Page excerpt —
──────────────────────────────
This post tackles Dela Quist’s views on email frequency. Seemingly a rather innocent topic but if you advice marketers to send more email in a world with an increasing volume of marketing channels and messages, like Dela does, you get attention. Before scratching your head, read Dela’s arguments and then make up your mind!
JP: You’ve been doing some testing regarding branding and email marketing recently. What was the reasoning behind this?
Dela: It’s not so much testing as analysis of data on behalf of our clients. My agency, Alchemy Worx, has been doing consulting and marketing and outsourcing production and design — the whole email marketing process for clients for ten years now.
For a big part of that time the conversations have always been about being more relevant and effective, sending fewer emails etc. The thing that surprised me was that the marketers were ignoring their experts. My feeling is that if the experts were saying to send less yet more segmented and relevant emails and the marketing people at all the conferences ignore them, it must mean that the marketers are stupid or the experts are wrong or missing something obvious. And it seems to me that the marketers must be achieving success, otherwise they’d all be fired.
──────────────────────────────
Dataset section —

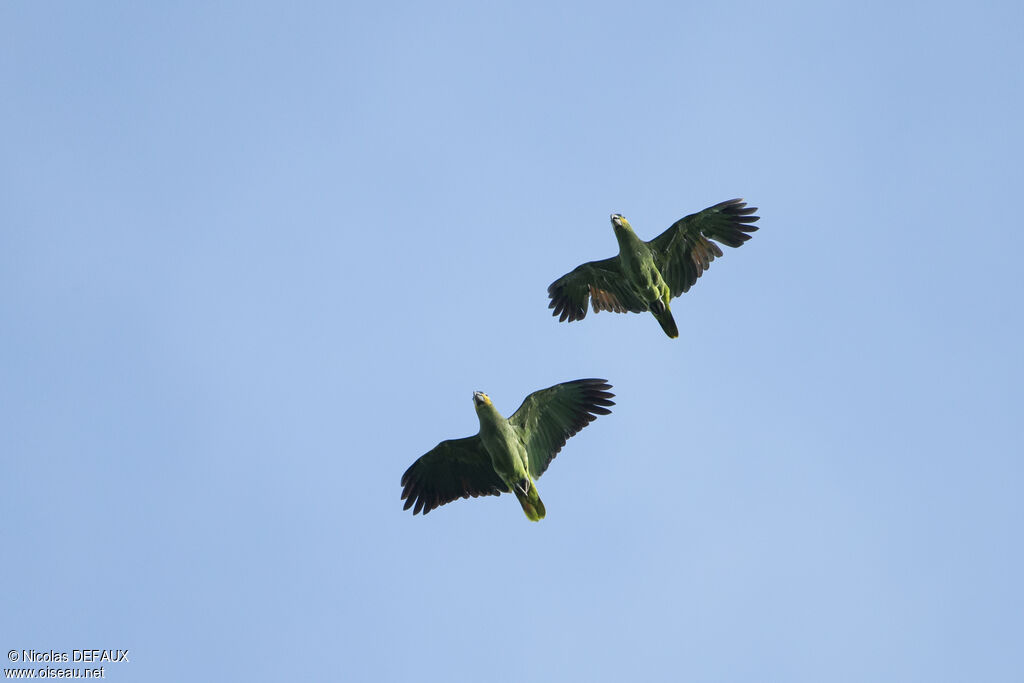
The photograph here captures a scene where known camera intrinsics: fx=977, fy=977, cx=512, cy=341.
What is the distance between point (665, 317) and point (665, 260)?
──────────────────────────────
Set problem — Transcribe the passage from the email frequency interview above, between "This post tackles" and "reasoning behind this?", inclusive.

Expected answer —
This post tackles Dela Quist’s views on email frequency. Seemingly a rather innocent topic but if you advice marketers to send more email in a world with an increasing volume of marketing channels and messages, like Dela does, you get attention. Before scratching your head, read Dela’s arguments and then make up your mind!
JP: You’ve been doing some testing regarding branding and email marketing recently. What was the reasoning behind this?